Maar er kwam langzaam een kentering op gang. Door een cultuurpolitiek die zich in toenemende mate ging richten op beknotten, snoeien en bezuinigen kwam de maatschappelijke positie van de kunstgeschiedenis als discipline in een nieuw licht te staan. Als de kaasschaaf en hakbijl van de overheid hun bezuinigingswerk hebben gedaan valt er voor de musea heel wat minder et ordenen en re registreren. Het werd dan ook een prangende vraag waar de toekomstige taak van kunsthistorici nu eigenlijk lag.

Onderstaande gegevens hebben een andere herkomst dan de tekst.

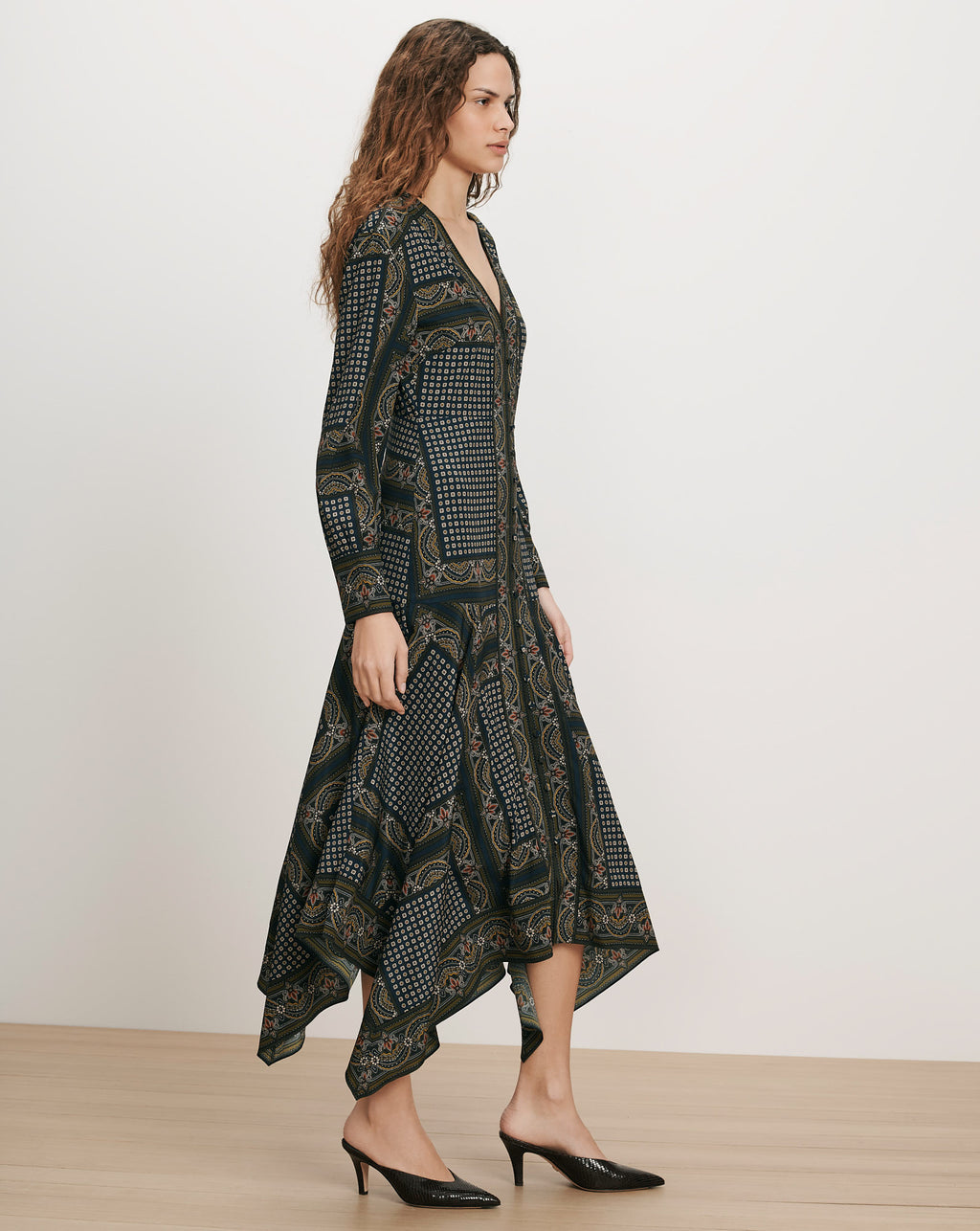 Veronica Beard Black patterned midi dress with handkerchief hem.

De marxistische benadering van de kunstgeschiedenis, die vooral in het Duitsland van jaren zeventig tot bloei kwam, plaatste de kunsthistoricus voor een probleem. Waarom is ‘foute kunst’ eigenlijk ‘foute kunst’? Dat was de vraag die de neomarxisten zich stelden. Wat zijn 
de vooronderstellingen op grond waarvan men tot etiket ‘fout‘ was gekomen? De foute, laat-romantische, hyper-symbolistische kunst in Duitsland werd door de neomarxisten opgevat als een symptoom van de geperverteerde bourgeois-maatschappij, die in de late negentiende eeuw in Duitsland was ontstaan. Maar verklaarde dat ook de fascinatie voor dit soort kunst die begin jaren zeventig opeens door kunsthistorici bijna collectief ervaren werd?

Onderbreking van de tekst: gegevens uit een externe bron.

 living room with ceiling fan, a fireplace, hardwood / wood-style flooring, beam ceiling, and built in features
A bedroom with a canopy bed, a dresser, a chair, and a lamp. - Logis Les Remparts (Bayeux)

Die fascinatie had een andere oorzaak. Het was de schok van herkenning. De canon van het modernisme was opeens tot op de draad versleten. Het eerste symptomen van het postmodernisme dienden zich aan met de bijbehorende belangstelling voor leegte, holle echo’s, nazikunst, hyperrealisme en het geperverteerde symbool. Die schok van herkenning had niets met Marx van doen, maar eerder met een ervaring van rouw om teloorgang van de utopie. De dubbele bodem van het onechte werd opeens het verleidelijk oppervlak van de schijn. Zelfs de kunst van de nazi’s kreeg zo iets fascinerends, als je het kon zien vanuit dit perspectief. Maar dat gold niet voor iedereen. Het blijft nog altijd moeilijk om de esthetiek van deze kunst te kunnen waarderen, zoals uit bleek bij de tentoonstelling die vorig jaar in Den Bosch was te zien.